Eine erneute Suche für die Therapieeinrichtung in Winnenden hat Erfolg. Allerdings treibt eine Gebäuderochade die Kosten in die Höhe.

Rems-Murr: Sascha Schmierer (sas)

Der erste Standort-Suchlauf für den geplanten Maßregelvollzug am Zentrum für Psychiatrie in Winnenden ist im Oktober am Protest der Nachbarschaft gescheitert. Eine Therapieeinrichtung für suchterkrankte Straftäter in Blickweite zu haben, schreckte die Anwohner. Nach zwei Bürgerdialogen ohne nennenswerten Sinneswandel zogen die Stadtverwaltung und die Klinik deshalb einen Schlussstrich – und versenkten die Machbarkeitsstudien für den Maßregelvollzug im Papierkorb.

 

„Aufgrund der geringen Akzeptanz nicht umsetzbar“, hieß es in einer vom Büro von Oberbürgermeister Hartmut Holzwarth verbreiteten Erklärung über die nach monatelanger Vorarbeit eher überraschende Kehrtwende. Betont wurde in dem Papier allerdings auch, dass ein sicherer Betrieb auch an den beiden zuerst ins Auge gefassten Plätzen im Winnender Schlosspark leistbar gewesen wäre. Der Maßregelvollzug soll 70 Plätze für betroffene Patienten haben, durch einen Zaun gesichert sein und neben dem Wohnbereich einen Therapietrakt mit Kleinspielfeld für sportliche Betätigungen aufweisen.

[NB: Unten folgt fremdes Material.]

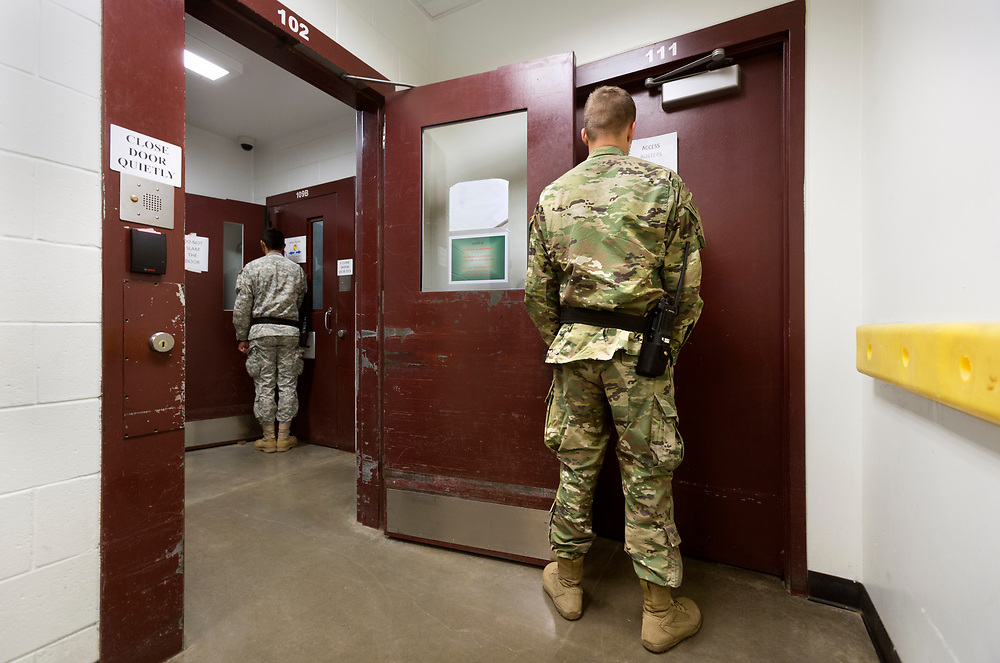 Guantanamo Bay, Cuba, Jan 2017.<br /> This is a picture of a guard at the prison. At Guantanamo you are under military censorship and you are not allowed to use a picture clearly identifying prisoners and guards so pictures of the prisoners or guards are backs or silhouettes. Every day the military go through your pictures and delete the once that are not approved.<br /> Photo by Ola Torkelsson / Kontinent<br /> Copyright Ola Torkelsson &copy;<br /> ** NORDIC COUNTRIES OUT **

Die Stadt achtete auf einen 50-Meter-Abstand zur Wohnbebauung

Dennoch versprach der Rathauschef, bei der Suche nach einer Ersatzlösung darauf zu achten, dass beim künftigen Standort für den Maßregelvollzug auch in Winnenden ein Mindestabstand von 50 Metern zur bestehenden Wohnbebauung eingehalten wird. Der ist in Baden-Württemberg nicht zwingend vorgeschrieben, in Nordrhein-Westfalen aber gesetzlich verankert – weshalb in den Reihen der Nachbarschaft auch auf diesen Standard gepocht worden war.

Einen Platz mit der gesuchten Mindestentfernung hat das Zentrum für Psychiatrie jetzt aufgespürt. Es handelt sich um das sogenannte Haus C am Rand des Schlossparks, das für den Maßregelvollzug abgebrochen werden müsste. „Da das Gebäude erst vor neun Jahren saniert worden ist, tut uns das wirklich weh“, sagt Anett Rose-Losert, die Geschäftsführerin des Klinikums. Das Haus wird bisher für die Suchttherapie genutzt, ein Neubau für den Maßregelvollzug würde eine beachtliche Rochade in Gang setzen.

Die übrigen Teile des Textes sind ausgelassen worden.